Like beggar mudalalies collect poor from the slums and drop them each morning at selected locations to beg on the streets and pick them up in vans extracting a commission on their daily takings, these monks, members of the Noble Order of the Sangha were walking city streets and suburbs to beg for money - like common beggars on the street - last week in a three day marathon to raise from the public with no receipts issued for money received.
But unlike most of the common beggars who are carefully chosen for their disabilities or wounds which may elicit sympathy and move a soul to drop a dime into their bowl, these men were carefully targeted by their political controllers not for any disability but for the distinct advantage of being draped in the sacred saffron shroud which serve to evoke ready reverence and move the heart and impel the hand to reach for the purse and fill the mobile temple till on the street in return for intangible merit and a better birth in the afterlife.
The saffron robe has been the designer wear of the mendicant.
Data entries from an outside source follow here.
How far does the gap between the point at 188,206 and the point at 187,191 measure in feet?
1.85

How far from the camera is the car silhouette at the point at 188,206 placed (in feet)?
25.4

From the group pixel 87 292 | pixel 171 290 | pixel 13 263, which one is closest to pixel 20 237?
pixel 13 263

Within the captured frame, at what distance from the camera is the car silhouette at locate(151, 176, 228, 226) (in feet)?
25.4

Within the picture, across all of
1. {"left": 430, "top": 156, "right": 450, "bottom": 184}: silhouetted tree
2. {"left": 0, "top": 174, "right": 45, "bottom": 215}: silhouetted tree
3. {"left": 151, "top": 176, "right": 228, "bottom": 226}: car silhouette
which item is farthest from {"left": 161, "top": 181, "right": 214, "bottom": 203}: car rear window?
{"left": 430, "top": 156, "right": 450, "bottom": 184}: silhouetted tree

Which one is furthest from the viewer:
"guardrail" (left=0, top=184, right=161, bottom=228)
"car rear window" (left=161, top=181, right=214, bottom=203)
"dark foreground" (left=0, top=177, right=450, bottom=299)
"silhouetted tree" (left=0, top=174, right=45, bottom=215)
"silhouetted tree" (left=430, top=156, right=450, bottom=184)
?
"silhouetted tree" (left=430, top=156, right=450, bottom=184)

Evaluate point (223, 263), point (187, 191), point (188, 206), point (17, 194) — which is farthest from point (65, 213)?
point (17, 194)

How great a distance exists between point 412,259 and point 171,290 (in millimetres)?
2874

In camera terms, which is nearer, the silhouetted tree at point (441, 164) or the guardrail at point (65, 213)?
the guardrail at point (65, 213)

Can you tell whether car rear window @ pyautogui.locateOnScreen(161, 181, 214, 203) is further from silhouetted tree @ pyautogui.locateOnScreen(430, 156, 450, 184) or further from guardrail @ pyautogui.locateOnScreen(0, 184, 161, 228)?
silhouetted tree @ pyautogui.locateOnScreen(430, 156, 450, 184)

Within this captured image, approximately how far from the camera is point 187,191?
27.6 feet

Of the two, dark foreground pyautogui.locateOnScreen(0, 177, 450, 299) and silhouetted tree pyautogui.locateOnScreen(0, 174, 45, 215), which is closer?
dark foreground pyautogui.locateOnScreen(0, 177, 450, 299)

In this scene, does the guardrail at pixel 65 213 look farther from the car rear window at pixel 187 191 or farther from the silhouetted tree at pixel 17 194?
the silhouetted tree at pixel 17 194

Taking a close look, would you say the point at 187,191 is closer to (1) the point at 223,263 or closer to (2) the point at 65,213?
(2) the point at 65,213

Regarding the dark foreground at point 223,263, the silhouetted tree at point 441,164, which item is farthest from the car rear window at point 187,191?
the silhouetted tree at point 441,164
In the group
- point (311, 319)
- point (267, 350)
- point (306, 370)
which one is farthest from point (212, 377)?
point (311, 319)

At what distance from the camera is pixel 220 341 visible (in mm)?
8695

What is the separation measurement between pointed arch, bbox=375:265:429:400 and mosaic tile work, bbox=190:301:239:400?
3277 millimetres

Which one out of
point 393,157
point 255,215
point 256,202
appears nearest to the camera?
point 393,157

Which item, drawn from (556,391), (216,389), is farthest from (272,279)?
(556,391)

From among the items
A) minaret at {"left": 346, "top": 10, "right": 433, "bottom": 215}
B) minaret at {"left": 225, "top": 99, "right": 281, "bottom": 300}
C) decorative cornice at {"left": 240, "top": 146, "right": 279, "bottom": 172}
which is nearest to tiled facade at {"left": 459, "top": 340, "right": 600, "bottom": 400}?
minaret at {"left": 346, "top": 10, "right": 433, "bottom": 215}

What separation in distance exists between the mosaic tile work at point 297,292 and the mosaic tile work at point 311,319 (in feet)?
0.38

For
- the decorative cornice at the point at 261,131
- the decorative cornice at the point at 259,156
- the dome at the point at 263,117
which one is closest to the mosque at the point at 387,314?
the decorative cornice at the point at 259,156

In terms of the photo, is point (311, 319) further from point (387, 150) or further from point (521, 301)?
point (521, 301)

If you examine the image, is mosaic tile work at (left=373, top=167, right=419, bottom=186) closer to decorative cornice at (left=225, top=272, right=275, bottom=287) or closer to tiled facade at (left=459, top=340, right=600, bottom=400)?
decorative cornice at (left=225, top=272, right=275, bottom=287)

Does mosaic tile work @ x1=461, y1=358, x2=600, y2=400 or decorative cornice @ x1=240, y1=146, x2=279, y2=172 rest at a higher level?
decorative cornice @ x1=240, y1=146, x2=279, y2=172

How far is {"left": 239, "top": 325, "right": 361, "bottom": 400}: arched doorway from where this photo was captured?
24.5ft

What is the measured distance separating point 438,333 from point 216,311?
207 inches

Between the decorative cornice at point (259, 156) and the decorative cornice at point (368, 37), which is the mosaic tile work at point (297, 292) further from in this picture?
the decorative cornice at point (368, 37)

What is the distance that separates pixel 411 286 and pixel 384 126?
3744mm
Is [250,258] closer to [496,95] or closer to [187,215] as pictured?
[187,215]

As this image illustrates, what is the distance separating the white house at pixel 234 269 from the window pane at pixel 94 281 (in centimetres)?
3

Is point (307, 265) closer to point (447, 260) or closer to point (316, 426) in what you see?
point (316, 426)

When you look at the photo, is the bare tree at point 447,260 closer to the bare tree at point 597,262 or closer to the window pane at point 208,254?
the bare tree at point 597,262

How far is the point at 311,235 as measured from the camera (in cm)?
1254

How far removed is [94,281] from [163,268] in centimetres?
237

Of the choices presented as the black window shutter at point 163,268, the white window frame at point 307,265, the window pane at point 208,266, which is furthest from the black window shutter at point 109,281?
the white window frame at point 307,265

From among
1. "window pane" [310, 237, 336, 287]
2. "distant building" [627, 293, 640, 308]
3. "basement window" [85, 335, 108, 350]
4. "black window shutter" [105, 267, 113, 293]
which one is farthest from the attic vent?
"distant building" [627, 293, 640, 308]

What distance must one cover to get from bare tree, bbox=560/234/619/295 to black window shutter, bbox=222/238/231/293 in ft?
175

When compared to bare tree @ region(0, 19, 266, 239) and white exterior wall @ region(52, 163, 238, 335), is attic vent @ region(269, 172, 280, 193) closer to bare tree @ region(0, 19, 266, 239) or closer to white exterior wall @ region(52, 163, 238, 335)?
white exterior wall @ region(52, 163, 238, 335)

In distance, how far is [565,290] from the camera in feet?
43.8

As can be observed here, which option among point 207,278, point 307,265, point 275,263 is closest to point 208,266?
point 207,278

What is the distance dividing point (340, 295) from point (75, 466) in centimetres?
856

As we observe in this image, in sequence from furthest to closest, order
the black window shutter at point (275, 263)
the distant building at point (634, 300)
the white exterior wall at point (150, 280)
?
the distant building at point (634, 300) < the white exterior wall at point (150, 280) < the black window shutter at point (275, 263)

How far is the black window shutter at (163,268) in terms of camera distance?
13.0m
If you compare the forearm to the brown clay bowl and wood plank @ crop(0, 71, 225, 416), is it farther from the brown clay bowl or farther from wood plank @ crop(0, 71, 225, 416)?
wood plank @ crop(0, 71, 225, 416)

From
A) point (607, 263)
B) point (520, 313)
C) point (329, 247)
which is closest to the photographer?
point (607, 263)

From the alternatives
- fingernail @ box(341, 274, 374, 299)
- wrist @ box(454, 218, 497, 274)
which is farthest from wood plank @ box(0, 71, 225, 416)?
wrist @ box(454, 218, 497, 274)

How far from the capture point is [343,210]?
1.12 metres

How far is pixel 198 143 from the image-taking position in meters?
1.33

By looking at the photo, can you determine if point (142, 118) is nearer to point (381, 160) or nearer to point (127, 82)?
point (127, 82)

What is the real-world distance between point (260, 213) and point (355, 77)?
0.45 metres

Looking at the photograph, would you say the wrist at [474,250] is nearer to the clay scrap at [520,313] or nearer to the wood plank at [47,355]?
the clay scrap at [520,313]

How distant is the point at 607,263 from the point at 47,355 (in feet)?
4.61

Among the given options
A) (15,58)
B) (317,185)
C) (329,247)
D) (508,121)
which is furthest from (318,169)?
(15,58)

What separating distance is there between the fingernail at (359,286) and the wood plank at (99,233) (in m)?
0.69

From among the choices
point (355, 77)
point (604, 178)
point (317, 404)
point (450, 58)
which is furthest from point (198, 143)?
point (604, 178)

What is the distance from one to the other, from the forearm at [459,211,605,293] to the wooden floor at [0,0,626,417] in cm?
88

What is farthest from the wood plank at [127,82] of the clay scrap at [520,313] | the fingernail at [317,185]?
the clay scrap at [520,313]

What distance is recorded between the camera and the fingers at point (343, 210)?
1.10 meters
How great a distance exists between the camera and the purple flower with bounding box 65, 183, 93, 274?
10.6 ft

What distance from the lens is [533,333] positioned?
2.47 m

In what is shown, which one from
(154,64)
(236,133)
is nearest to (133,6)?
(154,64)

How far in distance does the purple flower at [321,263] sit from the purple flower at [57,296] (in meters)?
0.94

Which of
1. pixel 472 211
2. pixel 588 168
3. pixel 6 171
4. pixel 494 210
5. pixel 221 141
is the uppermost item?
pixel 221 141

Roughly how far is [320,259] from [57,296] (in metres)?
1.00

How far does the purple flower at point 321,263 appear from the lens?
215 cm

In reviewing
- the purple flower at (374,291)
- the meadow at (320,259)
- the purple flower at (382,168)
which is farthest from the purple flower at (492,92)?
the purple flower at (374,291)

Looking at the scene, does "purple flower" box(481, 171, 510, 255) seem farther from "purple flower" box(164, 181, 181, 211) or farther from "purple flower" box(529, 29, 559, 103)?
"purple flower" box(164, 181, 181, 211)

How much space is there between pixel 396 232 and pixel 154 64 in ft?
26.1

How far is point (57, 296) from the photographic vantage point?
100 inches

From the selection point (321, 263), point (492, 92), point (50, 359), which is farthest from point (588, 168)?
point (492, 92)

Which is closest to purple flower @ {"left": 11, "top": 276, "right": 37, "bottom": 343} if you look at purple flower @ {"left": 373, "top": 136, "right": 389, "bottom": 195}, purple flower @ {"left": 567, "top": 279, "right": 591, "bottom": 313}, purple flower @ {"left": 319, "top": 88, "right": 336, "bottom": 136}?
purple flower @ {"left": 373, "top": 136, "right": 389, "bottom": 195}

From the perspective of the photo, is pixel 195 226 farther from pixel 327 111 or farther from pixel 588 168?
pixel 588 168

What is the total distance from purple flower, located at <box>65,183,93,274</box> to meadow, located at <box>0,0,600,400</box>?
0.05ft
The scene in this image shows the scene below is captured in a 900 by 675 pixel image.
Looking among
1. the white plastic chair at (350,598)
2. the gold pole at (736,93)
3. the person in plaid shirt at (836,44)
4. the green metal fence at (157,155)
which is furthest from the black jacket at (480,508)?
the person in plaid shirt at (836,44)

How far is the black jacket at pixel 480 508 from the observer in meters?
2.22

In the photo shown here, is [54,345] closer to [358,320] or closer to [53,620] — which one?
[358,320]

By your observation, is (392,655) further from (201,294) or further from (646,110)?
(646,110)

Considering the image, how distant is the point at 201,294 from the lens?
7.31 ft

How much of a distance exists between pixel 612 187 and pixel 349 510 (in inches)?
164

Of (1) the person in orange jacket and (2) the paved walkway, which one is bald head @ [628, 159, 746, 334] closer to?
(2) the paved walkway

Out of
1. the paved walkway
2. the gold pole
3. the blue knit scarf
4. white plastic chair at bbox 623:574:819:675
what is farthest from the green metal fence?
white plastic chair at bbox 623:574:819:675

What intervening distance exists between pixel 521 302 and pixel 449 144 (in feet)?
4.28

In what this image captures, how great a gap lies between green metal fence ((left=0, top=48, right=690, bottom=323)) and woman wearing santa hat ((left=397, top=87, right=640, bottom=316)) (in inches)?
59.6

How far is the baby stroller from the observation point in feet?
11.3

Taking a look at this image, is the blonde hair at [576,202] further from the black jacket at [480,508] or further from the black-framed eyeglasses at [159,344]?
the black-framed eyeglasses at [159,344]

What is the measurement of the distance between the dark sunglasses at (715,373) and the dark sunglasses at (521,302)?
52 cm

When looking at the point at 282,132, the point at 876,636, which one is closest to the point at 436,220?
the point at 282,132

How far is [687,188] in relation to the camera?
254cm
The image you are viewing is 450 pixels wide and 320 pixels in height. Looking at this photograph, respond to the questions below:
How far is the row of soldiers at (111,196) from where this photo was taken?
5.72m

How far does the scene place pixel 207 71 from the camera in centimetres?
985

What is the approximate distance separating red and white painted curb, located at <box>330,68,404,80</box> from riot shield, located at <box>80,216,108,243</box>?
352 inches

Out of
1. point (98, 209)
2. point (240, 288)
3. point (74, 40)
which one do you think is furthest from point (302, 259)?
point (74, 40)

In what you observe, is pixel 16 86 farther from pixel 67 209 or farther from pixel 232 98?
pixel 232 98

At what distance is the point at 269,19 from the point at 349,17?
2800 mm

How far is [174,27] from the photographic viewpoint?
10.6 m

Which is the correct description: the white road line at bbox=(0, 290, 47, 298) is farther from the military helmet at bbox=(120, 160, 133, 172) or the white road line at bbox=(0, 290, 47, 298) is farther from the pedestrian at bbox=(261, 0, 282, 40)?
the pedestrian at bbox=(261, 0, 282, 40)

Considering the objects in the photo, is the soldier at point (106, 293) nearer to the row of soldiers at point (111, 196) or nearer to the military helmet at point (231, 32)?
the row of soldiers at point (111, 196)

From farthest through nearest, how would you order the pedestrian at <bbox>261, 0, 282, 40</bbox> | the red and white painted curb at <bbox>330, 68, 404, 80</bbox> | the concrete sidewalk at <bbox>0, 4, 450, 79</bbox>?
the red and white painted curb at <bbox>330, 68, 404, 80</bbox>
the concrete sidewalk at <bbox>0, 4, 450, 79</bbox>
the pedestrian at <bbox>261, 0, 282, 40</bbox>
It predates the Buddha. Prince Siddhartha followed the fashion of his times when he renounced his palace pleasures and material wealth and used the white shroud that wrapped a corpse as his lifelong attire - of course, after disinfecting it with saffron, the antiseptic herb of India which gave the robe its name. It was symbol of the truth seeker, one who had renounced all to gain all that was worth gaining: enlightenment.,
But sad to say that in recent times in Lanka, the unscrupulous have found many uses for this robe for all reasons. Like wolves in sheep’s clothing, every mascot of every street protest is draped in one. And demands to be respected, to be treated with deference and considers it to be a shield of immunity. Like a catholic priest holding a cross to ward of the devil, street protesters believe that the mere adorning the robe of the Sasana will keep the law enforcing authorities at bay and that to mess around with it, even to lay a finger upon it tantamount to sacrilege. What is not realised is that every time the robe is used in this way and cheapened in this fashion, it loses the respect it possesses. And last week, the robe hit the nadir when it was squeezed to the extreme to wring, even from it, a few coppers to fill their coffers.
And the robe for all reasons has been found to be used for many foul reasons except for one: to be the symbolic garb of the truth seeker which automatically demands and receives the public’s reverence, worship and alms.